(Task data)
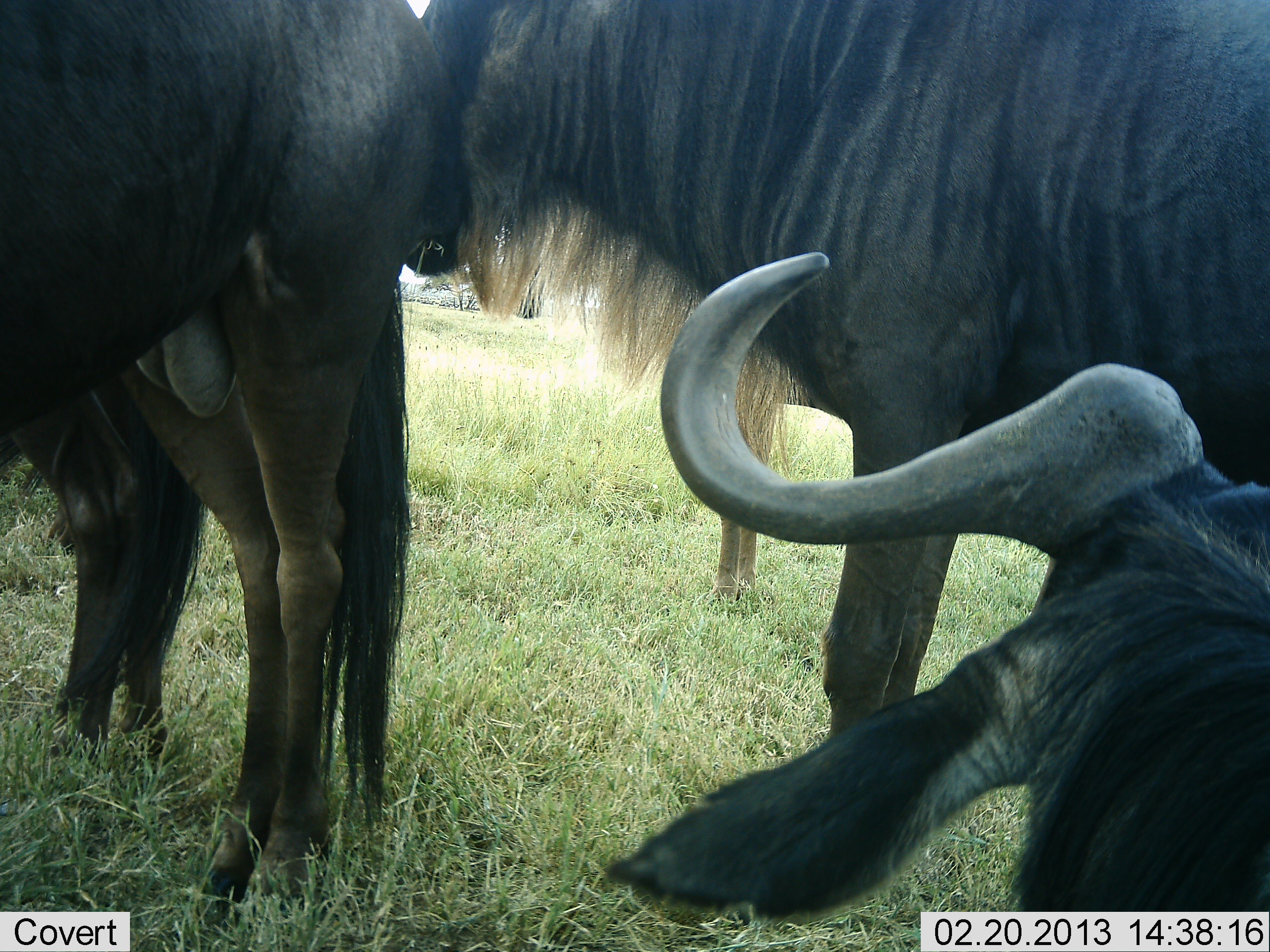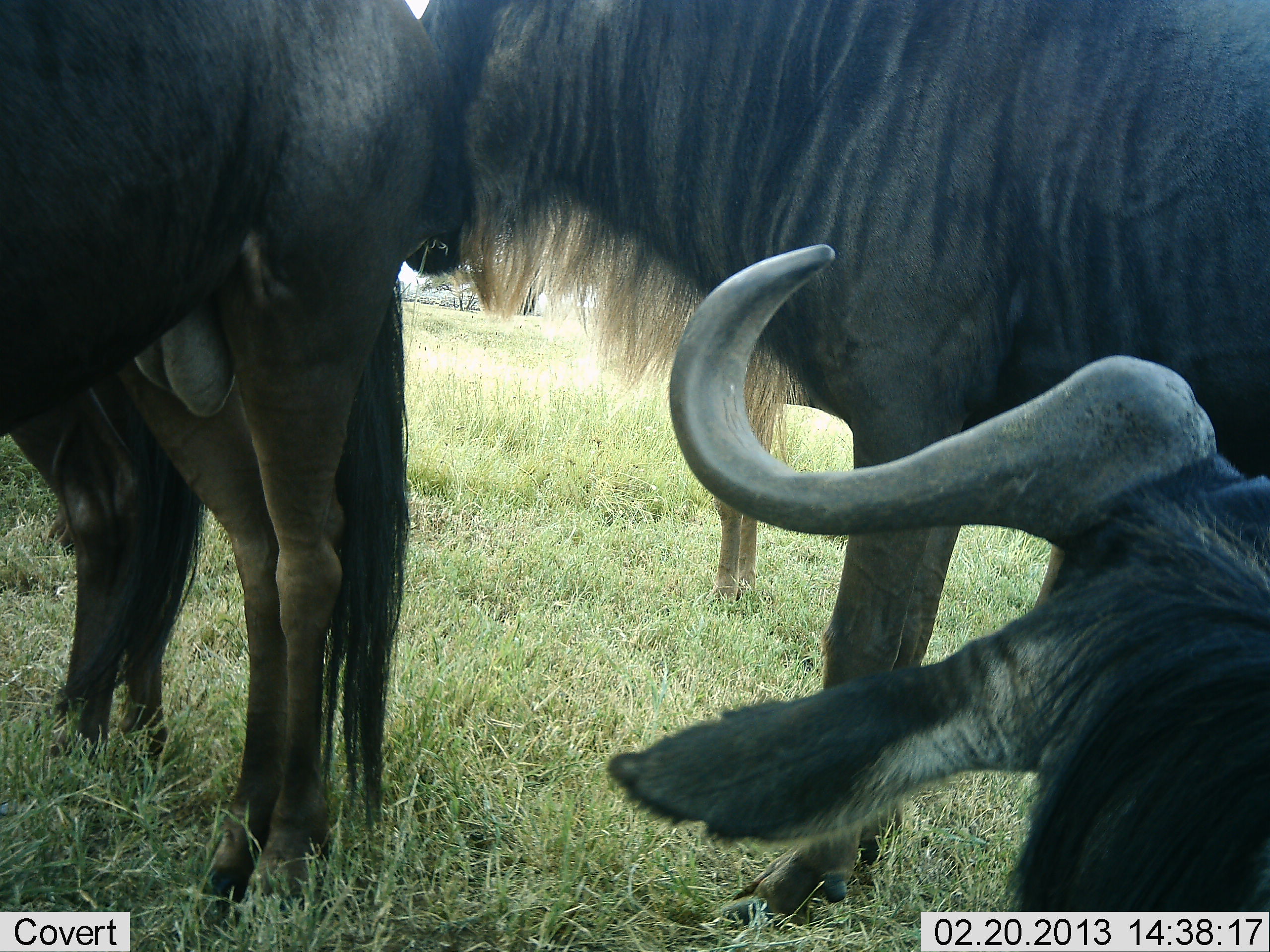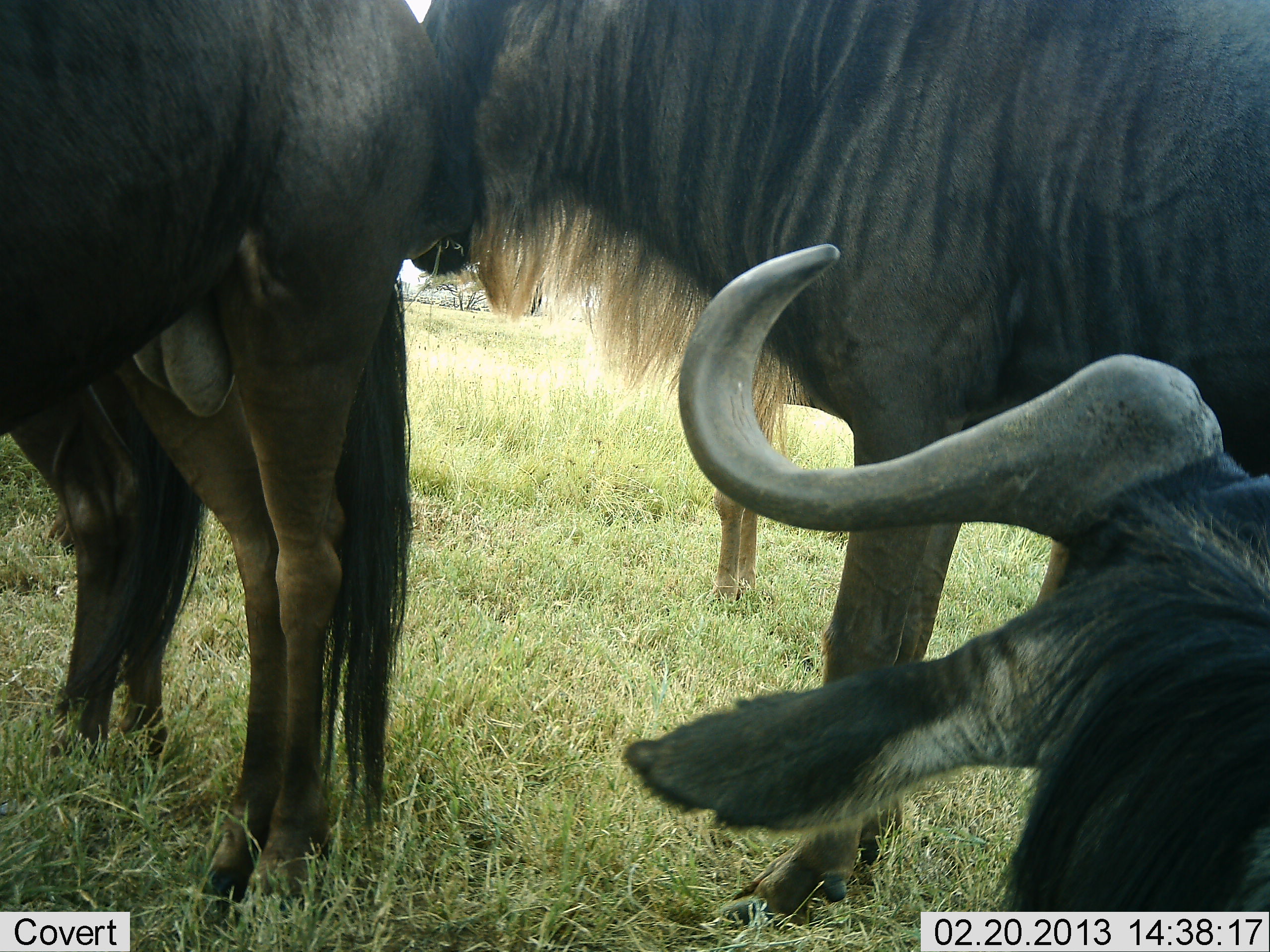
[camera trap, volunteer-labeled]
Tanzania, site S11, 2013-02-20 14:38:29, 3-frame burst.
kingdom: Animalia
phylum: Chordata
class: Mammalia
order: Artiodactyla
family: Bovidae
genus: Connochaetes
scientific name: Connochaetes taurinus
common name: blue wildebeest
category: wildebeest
(End Task data)
◆ **Your instructions**
Print exactly the lines between the line with "kingdom: Animalia" and the final line of the records above, both included.

◆ **Answer to this exercise**
kingdom: Animalia
phylum: Chordata
class: Mammalia
order: Artiodactyla
family: Bovidae
genus: Connochaetes
scientific name: Connochaetes taurinus
common name: blue wildebeest
category: wildebeest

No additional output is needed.